At this stage the segmentation has not been performed yet; we have this far only setup the CBS model. To run the segmentation on one chromosome, do:
# Perform CBS segmentation on one chromosome
fit(cns, chromosome=12, verbose=verbose)
To run the segmentation on all chromosomes (sequentially), do:
# Perform CBS segmentation for all chromosomes
fit(cns, verbose=verbose)
Extracting segmentation results
regDatList <- getRegions(cns, chromosome=12)
regDat <- regDatList[[1]]
regDat[1:10, 1:5]
This gives
chromosome start stop mean count
1 12 20704 739460 0.6830 440
2 12 739525 744291 1.5144 16
3 12 745616 1767217 0.7499 613
4 12 1770996 5119549 0.6473 2714
5 12 5122506 7192288 0.3636 1419
6 12 7192988 8447961 0.4240 599
7 12 8449756 8485921 -0.0008 23
8 12 8486162 13374527 0.4269 3444
9 12 13375092 13839537 0.3822 502
10 12 13843034 19572213 0.7679 3573
Displaying results of copy number analysis using ChromosomeExplorer
# Link the ChromosomeExplorer to the segmentation model
ce <- ChromosomeExplorer(cns)
print(ce)
# Fit the model for a few chromosomes
process(ce, chromosomes=c(12, 13, 17), verbose=verbose)

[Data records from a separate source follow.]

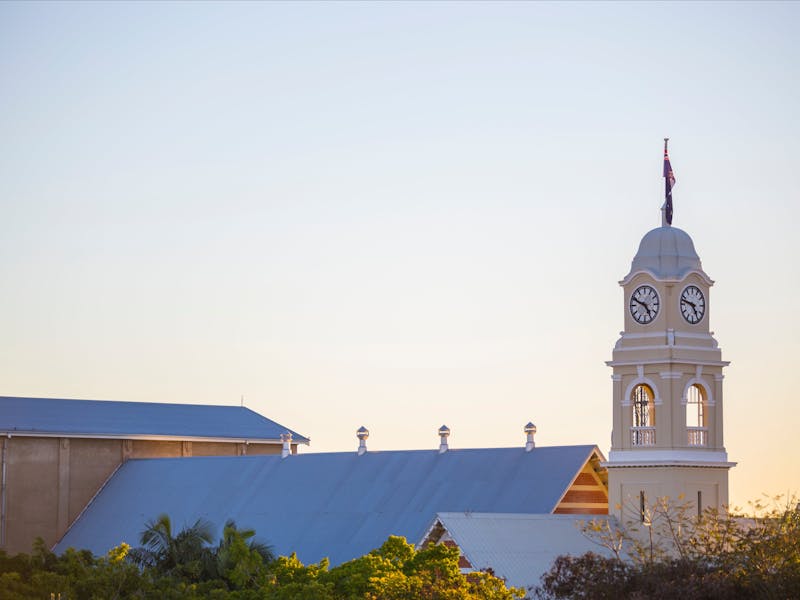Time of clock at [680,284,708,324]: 4:47
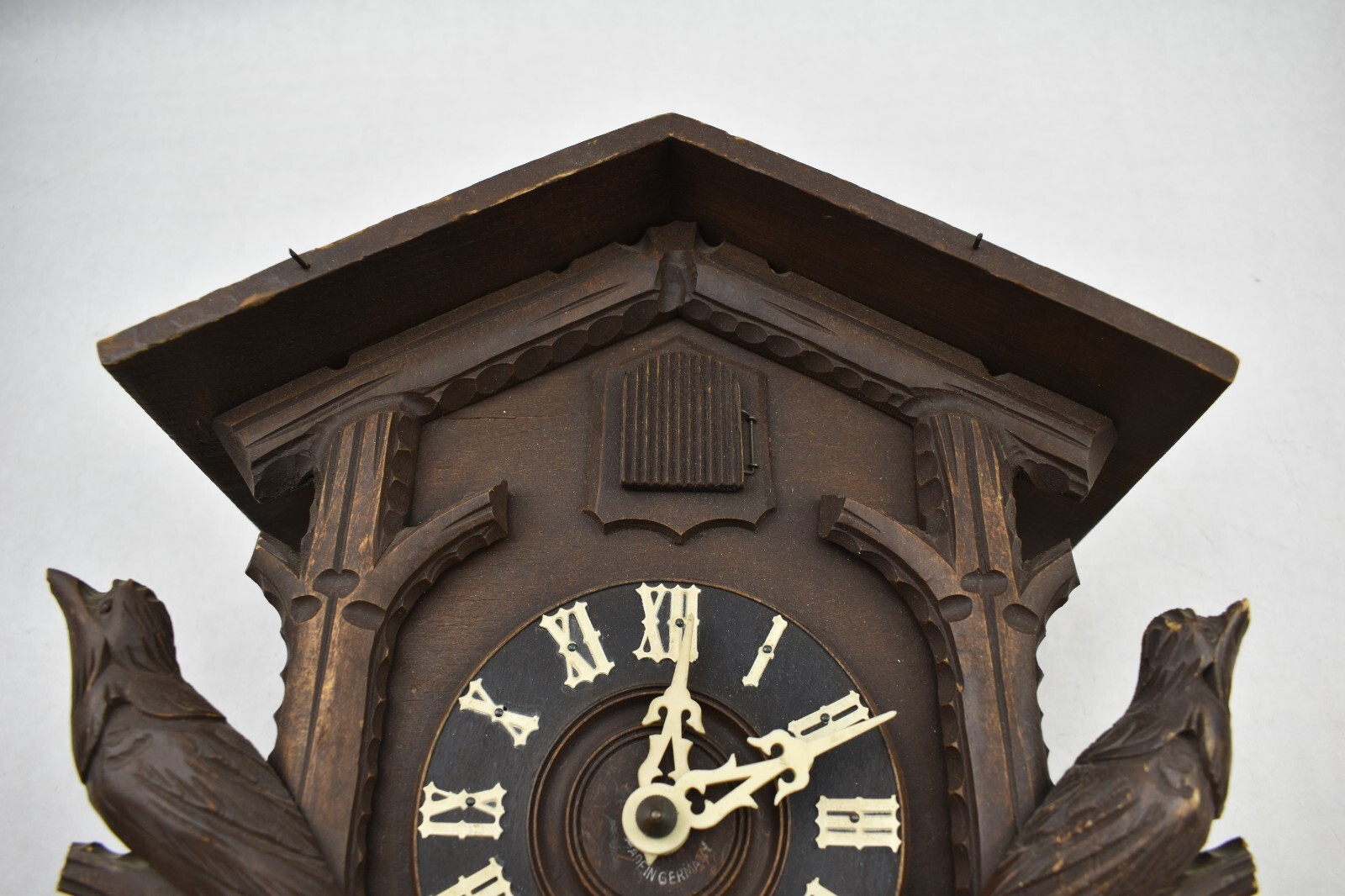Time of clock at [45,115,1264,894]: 12:10
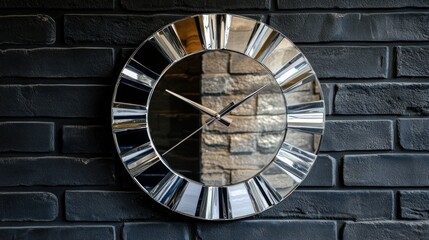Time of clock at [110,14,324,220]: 1:50
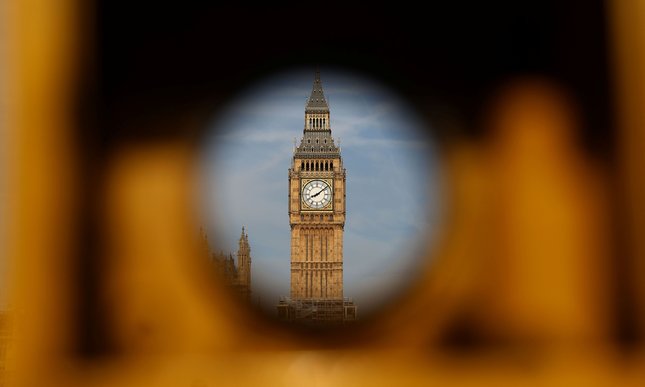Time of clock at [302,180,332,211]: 8:08
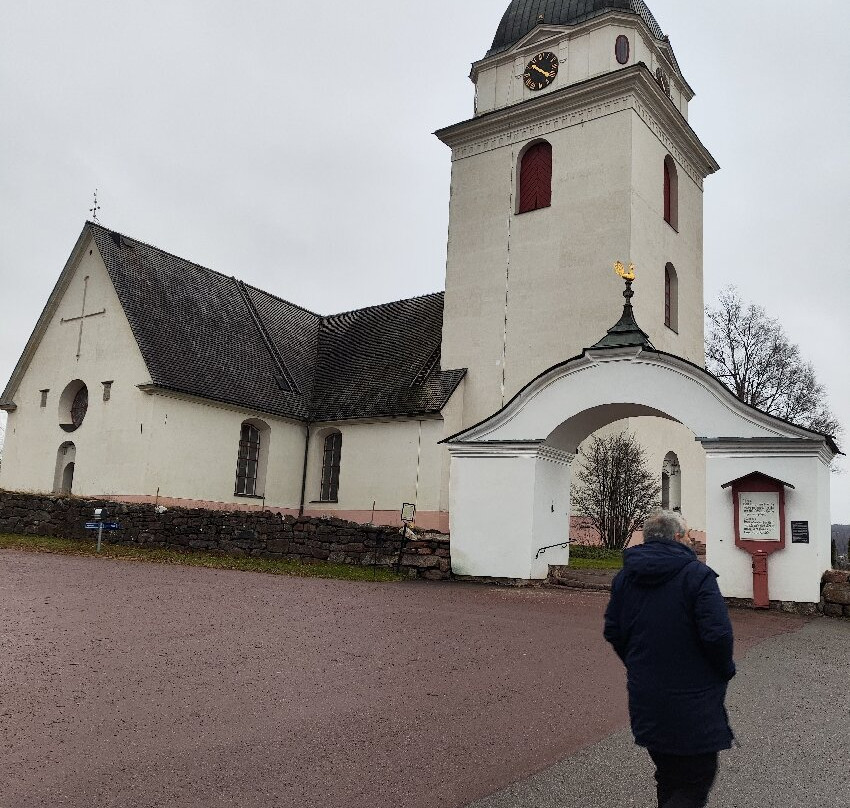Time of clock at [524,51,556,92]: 10:21
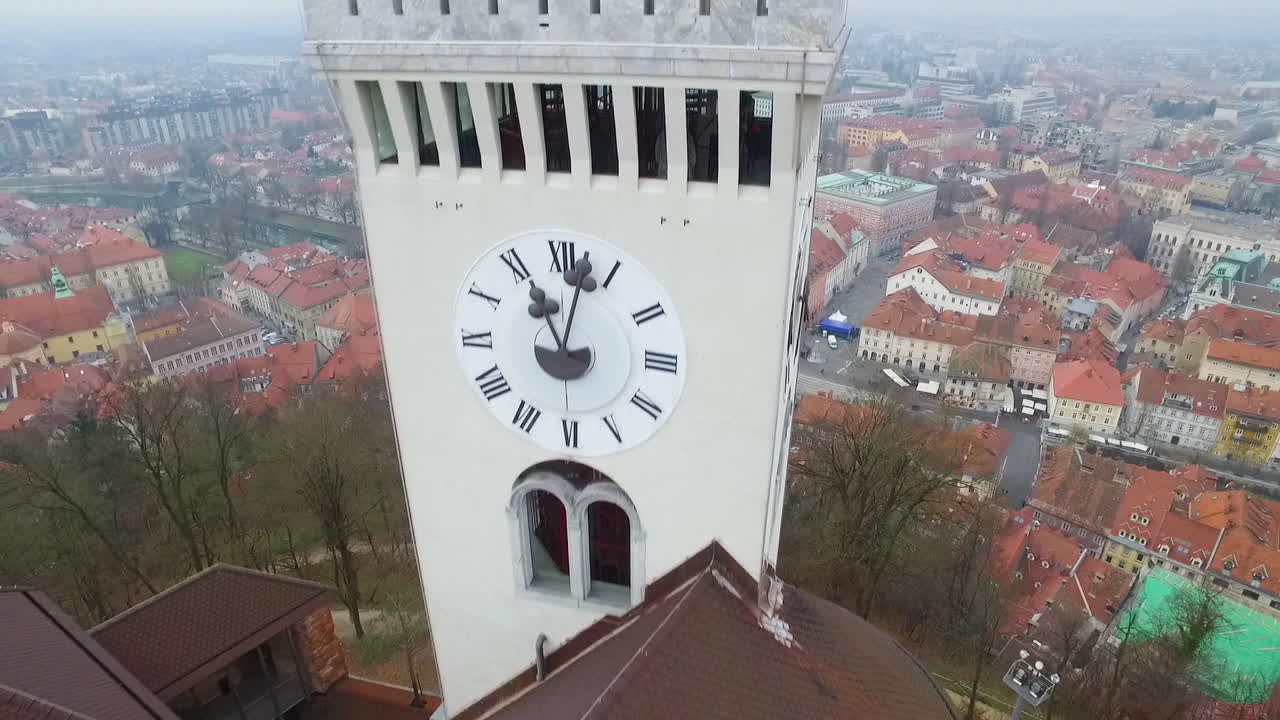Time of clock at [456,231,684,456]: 11:02
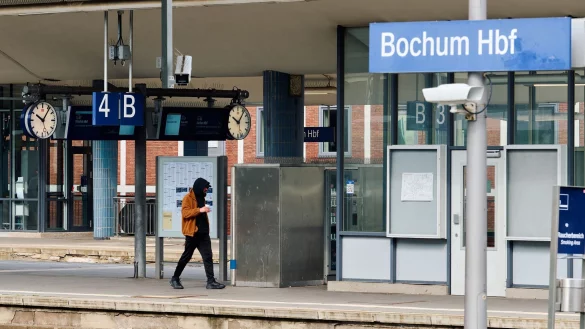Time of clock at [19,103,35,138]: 10:06
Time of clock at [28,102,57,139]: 10:06
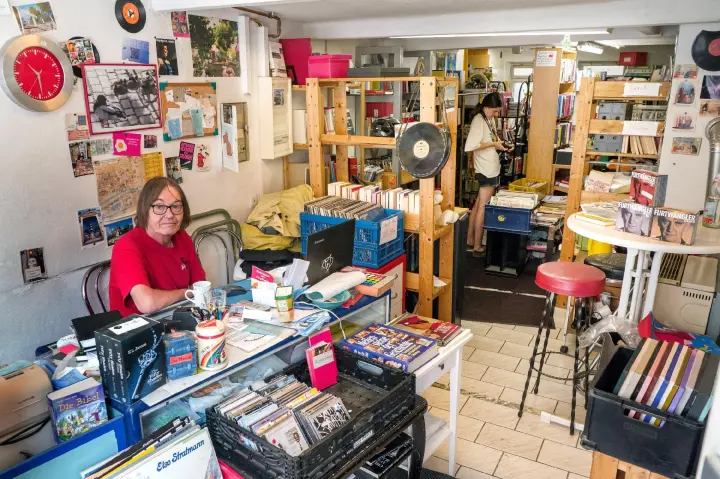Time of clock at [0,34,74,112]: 10:28
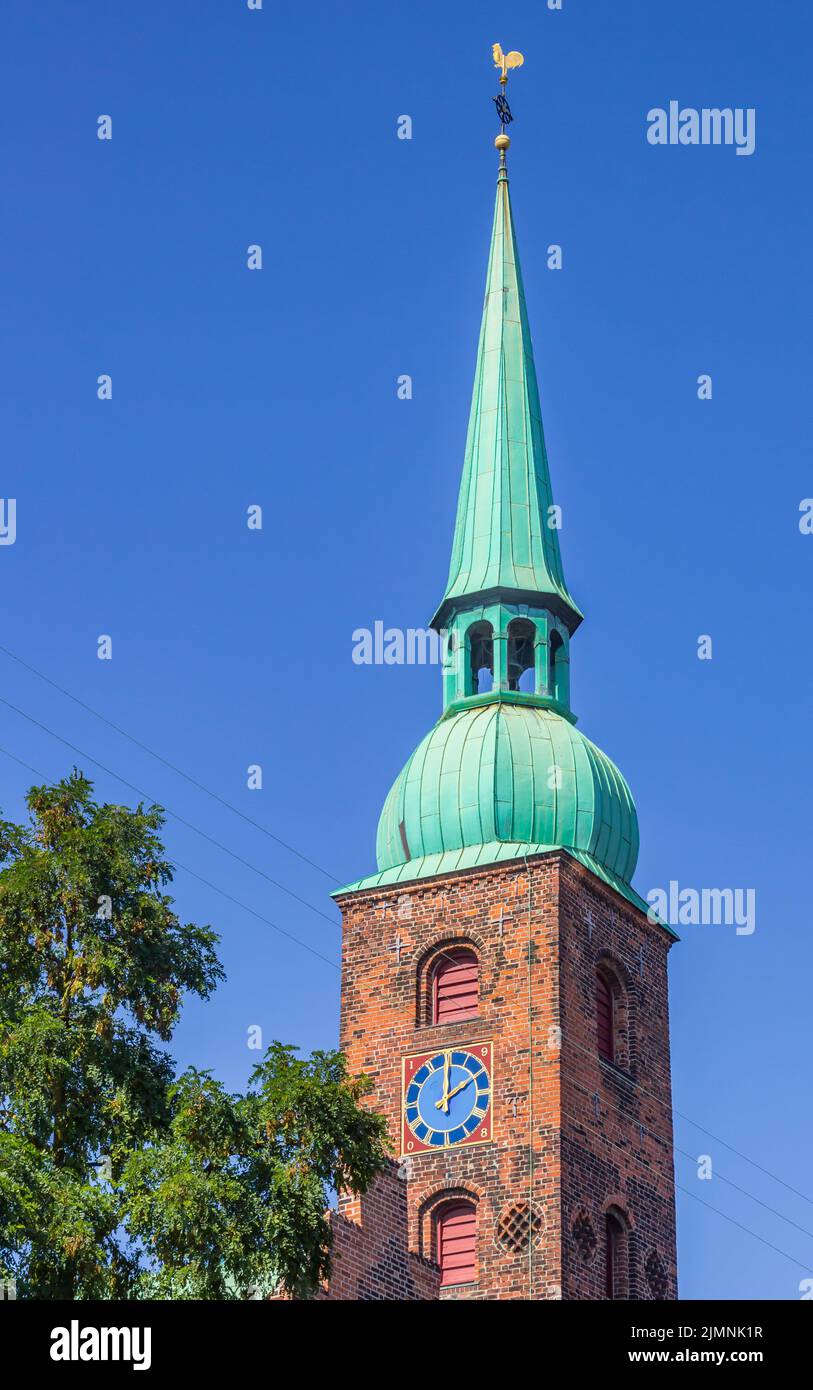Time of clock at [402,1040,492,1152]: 2:00
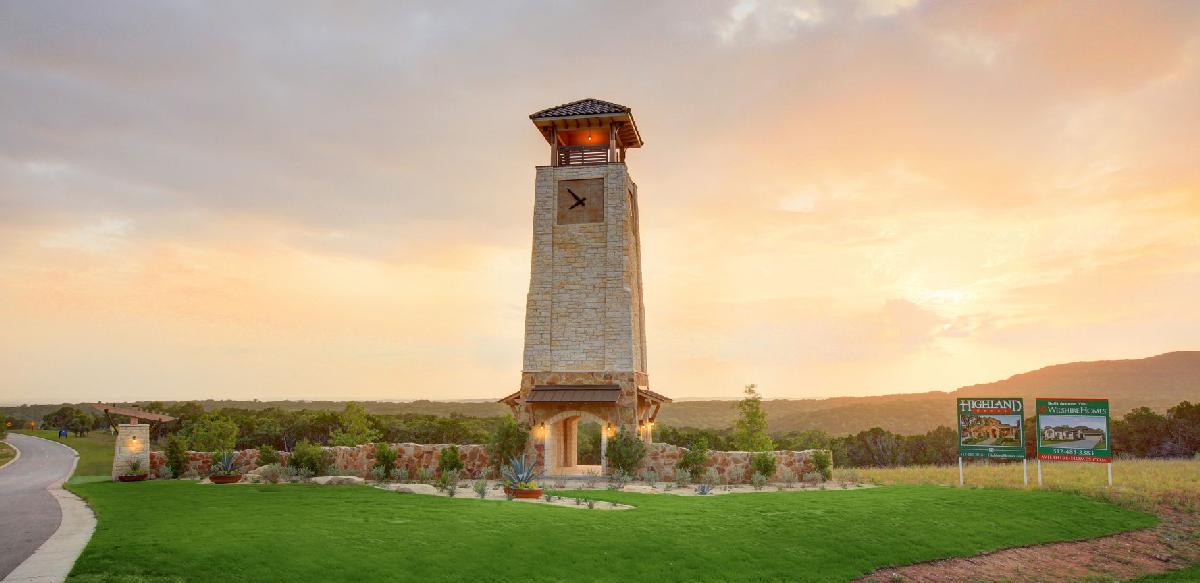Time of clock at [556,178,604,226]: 7:52
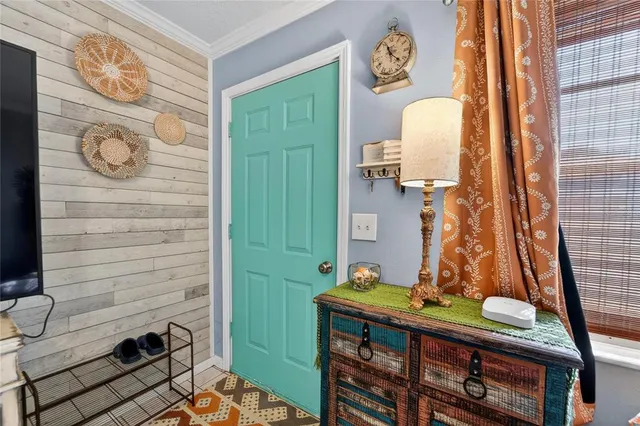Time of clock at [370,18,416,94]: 11:21
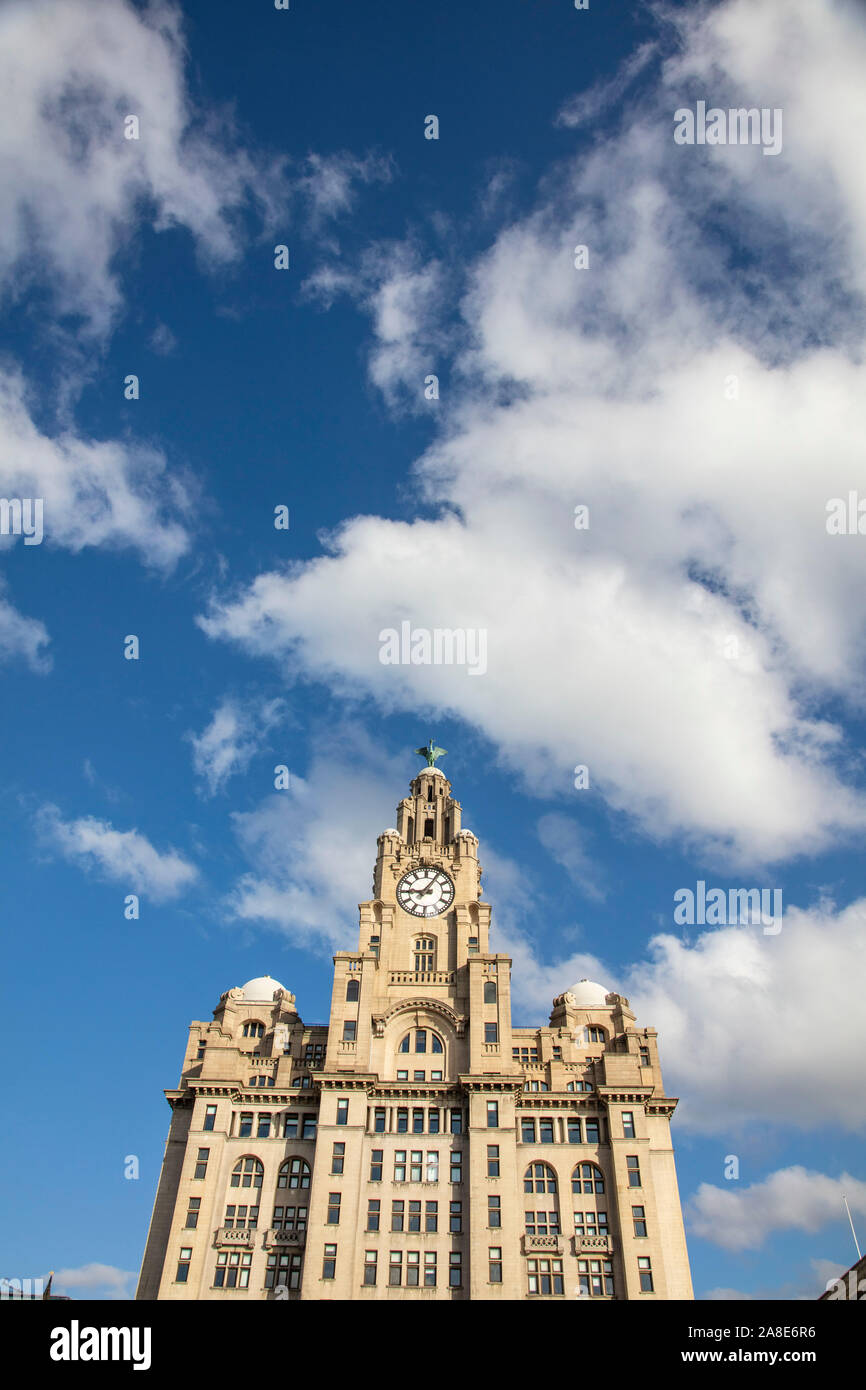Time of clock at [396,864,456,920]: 9:05
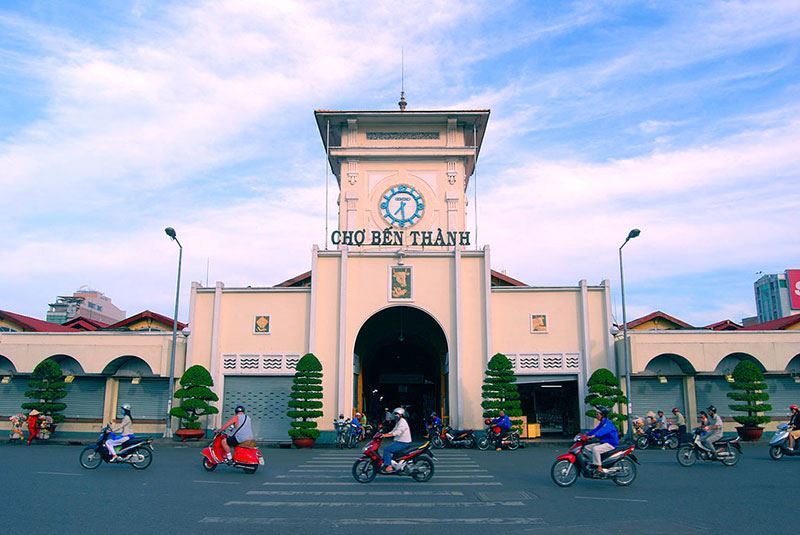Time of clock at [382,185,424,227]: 7:28
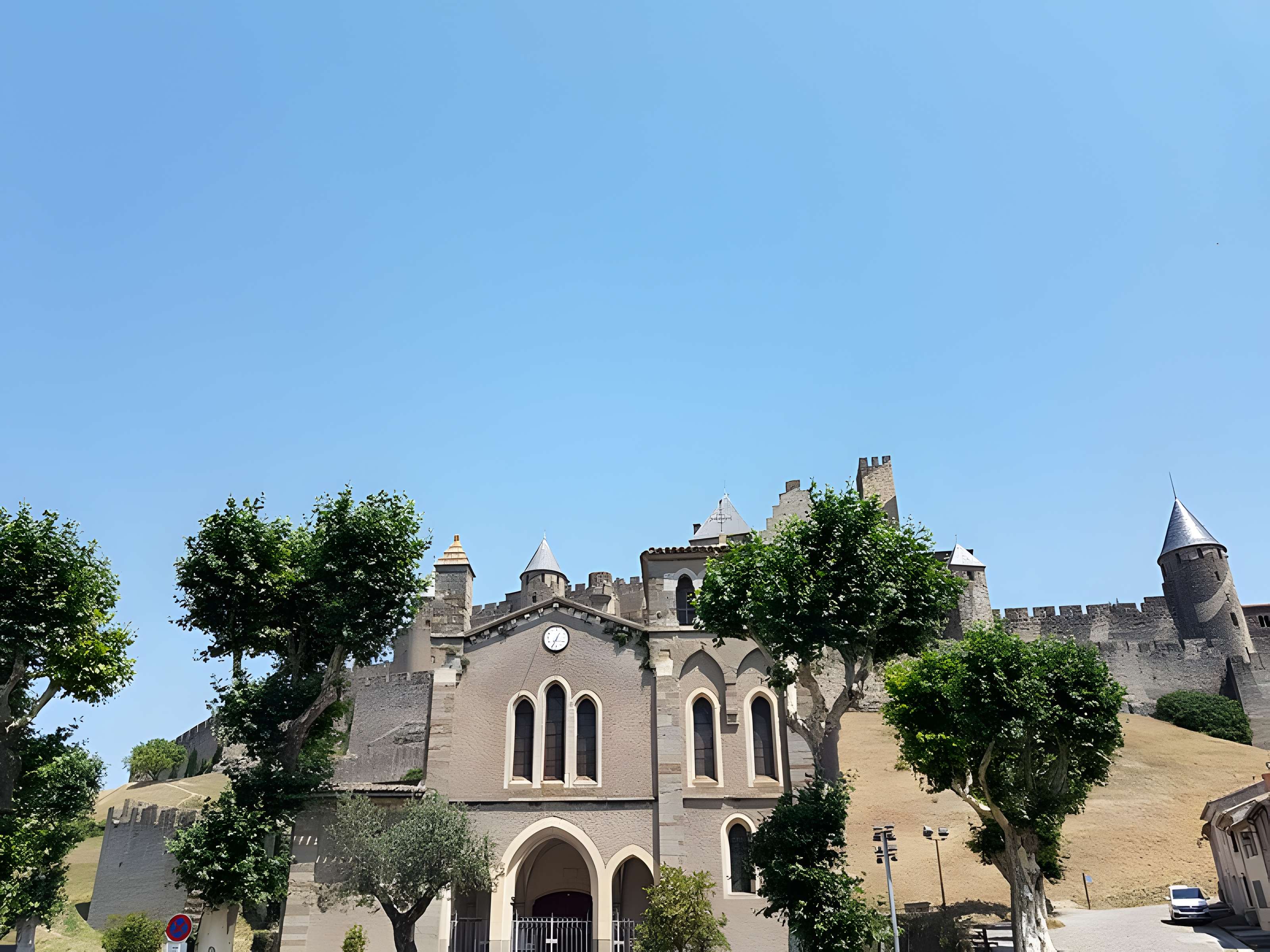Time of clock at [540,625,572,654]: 6:34
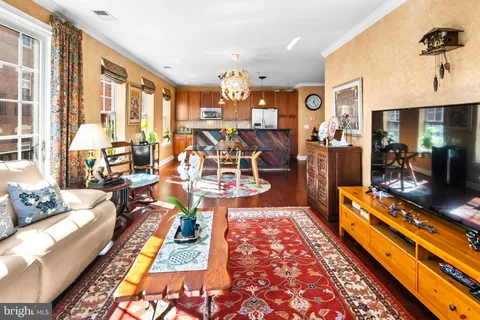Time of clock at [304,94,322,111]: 12:24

Figure: Total copy number estimates along chromosome 12 in tumor-normal pair GSM517071 vs GSM517072.
References
[1] H. Bengtsson, P. Wirapati, and T. P. Speed. "A single-array preprocessing method for estimating full-resolution raw copy numbers from all Affymetrix genotyping arrays including GenomeWideSNP 5 & 6". Eng. In: Bioinformatics (Oxford, England) 25.17 (Sep. 2009), pp. 2149-56. ISSN: 1367-4811. DOI: 10.1093/bioinformatics/btp371. PMID: 19535535.